Exercise instructions:
1. According to the finetuning tutorial, since which version has Nkululeko supported finetuning transformer models?
2. Reproduce the part of the finetuning tutorial between "Reference: Nkululeko: How" and "does in [FEATS]).", inclusive, substituting "pre-trained" for "pretrained".

Finetuning Transformer Models

This tutorial shows how to finetune pretrained transformer models (like wav2vec2, WavLM, HuBERT) for your specific classification or regression task.

Reference: Nkululeko: How to finetune a transformer model

Overview

Since version 0.85.0, Nkululeko supports finetuning transformer models with HuggingFace.

Finetuning means training the entire pretrained transformer with your data labels, as opposed to only using the last layer as embeddings (which is what type = ['wav2vec2'] does in [FEATS]).

When to Finetune vs Use Embeddings

Approach	When to Use
Embeddings (`[FEATS] type = ['wav2vec2']`)	Small datasets, quick experiments, limited GPU
Finetuning (`[MODEL] type = finetune`)	Large datasets, best performance, GPU available

Basic Configuration

To finetune a transformer model:

[EXP]
root = ./examples/results/
name = wavlm_finetuned
epochs = 5

[DATA]
databases = ['emodb']
emodb = ./data/emodb/emodb
emodb.split_strategy = speaker_split
target = emotion

[FEATS]
; Features should be empty for finetuning
type = []

[MODEL]
type = finetune

Key Points

[FEATS] type = [] - Must be empty because the transformer model has its own CNN layers for acoustic feature extraction
[MODEL] type = finetune - Triggers finetuning mode
Maximum audio duration: 8 seconds by default (rest is ignored)

Given data:
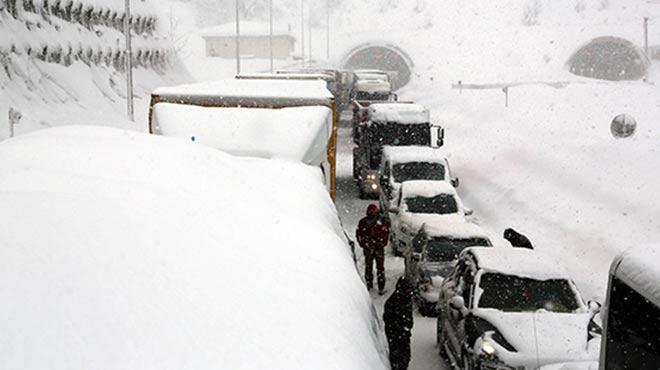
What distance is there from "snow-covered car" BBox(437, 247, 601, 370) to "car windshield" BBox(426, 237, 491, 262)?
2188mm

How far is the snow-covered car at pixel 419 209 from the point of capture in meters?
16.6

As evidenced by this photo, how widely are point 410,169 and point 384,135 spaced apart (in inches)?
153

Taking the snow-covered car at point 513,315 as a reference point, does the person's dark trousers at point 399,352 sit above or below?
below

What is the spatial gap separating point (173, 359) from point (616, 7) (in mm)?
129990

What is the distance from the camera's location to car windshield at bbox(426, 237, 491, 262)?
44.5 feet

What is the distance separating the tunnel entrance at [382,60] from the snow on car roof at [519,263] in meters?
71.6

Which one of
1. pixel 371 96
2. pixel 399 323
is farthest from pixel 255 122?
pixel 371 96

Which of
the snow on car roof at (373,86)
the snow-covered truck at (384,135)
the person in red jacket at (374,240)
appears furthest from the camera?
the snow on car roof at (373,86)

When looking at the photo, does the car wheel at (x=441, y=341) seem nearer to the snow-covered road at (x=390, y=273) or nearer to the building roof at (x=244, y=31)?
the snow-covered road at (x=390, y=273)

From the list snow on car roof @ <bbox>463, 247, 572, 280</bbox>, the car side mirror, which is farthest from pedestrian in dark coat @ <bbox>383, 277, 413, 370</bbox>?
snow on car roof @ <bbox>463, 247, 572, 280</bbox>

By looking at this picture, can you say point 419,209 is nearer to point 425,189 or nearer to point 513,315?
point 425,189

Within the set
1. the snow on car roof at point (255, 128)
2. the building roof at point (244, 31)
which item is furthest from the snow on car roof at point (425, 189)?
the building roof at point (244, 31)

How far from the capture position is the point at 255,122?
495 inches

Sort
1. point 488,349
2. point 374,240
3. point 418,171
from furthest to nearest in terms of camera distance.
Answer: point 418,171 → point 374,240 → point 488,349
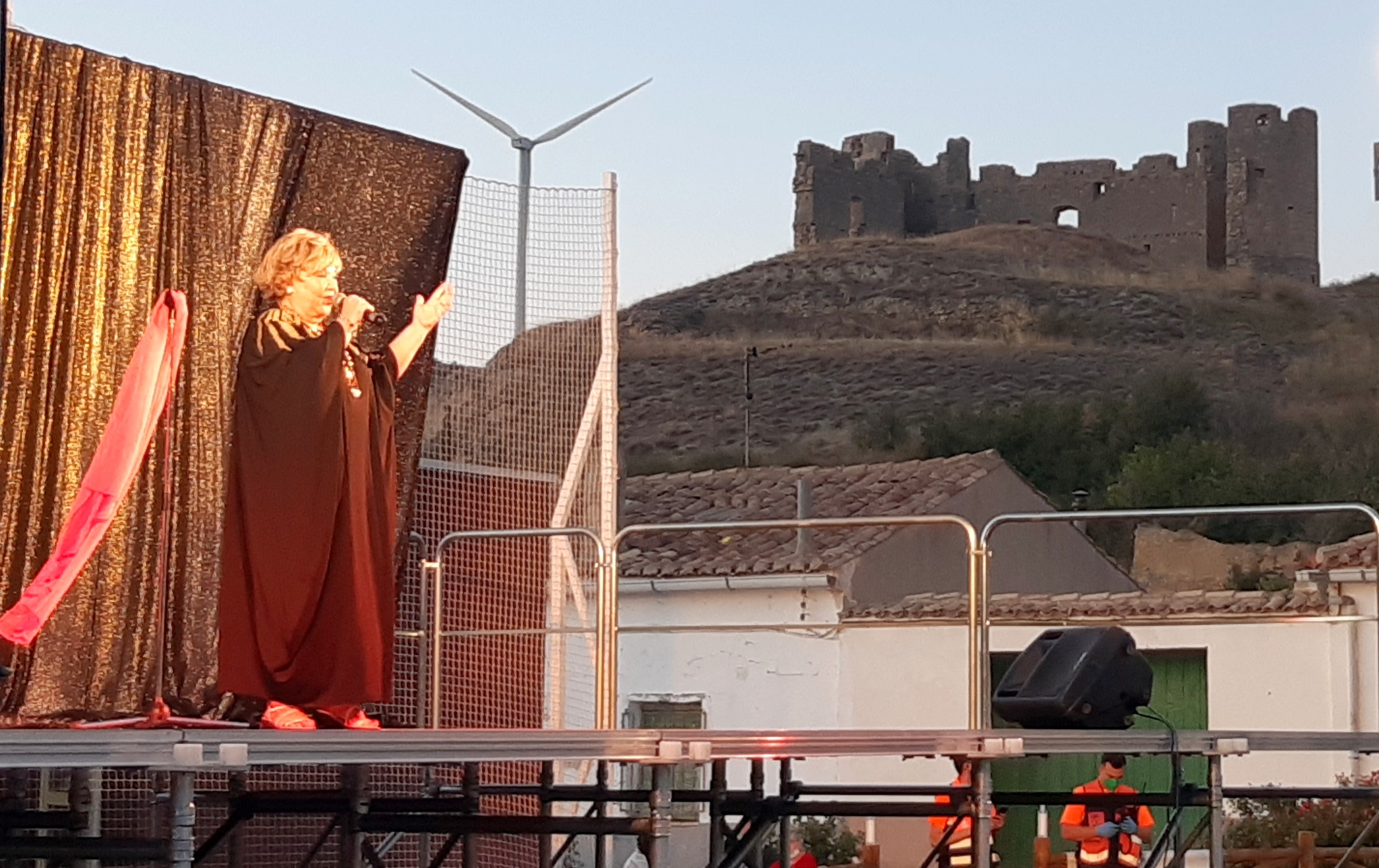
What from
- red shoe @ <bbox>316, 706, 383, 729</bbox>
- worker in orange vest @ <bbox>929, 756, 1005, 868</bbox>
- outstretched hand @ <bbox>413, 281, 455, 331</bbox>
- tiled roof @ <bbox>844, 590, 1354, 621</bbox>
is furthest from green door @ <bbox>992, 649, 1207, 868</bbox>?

==

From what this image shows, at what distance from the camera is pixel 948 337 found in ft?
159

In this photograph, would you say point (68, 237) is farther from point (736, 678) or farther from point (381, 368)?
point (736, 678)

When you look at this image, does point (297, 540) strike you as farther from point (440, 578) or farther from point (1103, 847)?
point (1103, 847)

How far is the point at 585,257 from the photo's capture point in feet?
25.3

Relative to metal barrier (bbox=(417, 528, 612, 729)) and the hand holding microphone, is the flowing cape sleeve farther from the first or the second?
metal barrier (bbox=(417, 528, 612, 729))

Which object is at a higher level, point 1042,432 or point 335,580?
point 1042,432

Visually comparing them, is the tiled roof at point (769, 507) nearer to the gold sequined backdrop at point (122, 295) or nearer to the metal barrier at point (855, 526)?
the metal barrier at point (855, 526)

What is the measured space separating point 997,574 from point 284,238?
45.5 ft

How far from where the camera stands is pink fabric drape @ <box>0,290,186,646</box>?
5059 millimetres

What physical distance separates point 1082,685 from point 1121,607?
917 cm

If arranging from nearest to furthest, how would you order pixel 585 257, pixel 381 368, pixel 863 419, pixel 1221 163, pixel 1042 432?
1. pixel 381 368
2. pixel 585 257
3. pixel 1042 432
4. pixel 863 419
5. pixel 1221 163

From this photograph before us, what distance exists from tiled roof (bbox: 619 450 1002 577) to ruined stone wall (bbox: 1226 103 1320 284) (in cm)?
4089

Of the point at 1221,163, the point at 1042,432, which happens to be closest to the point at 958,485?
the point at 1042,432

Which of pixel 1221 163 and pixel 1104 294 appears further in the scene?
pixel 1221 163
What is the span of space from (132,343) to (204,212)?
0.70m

Answers provided:
1. Since version 0.85.0.

2.
Reference: Nkululeko: How to finetune a transformer model

Overview

Since version 0.85.0, Nkululeko supports finetuning transformer models with HuggingFace.

Finetuning means training the entire pre-trained transformer with your data labels, as opposed to only using the last layer as embeddings (which is what type = ['wav2vec2'] does in [FEATS]).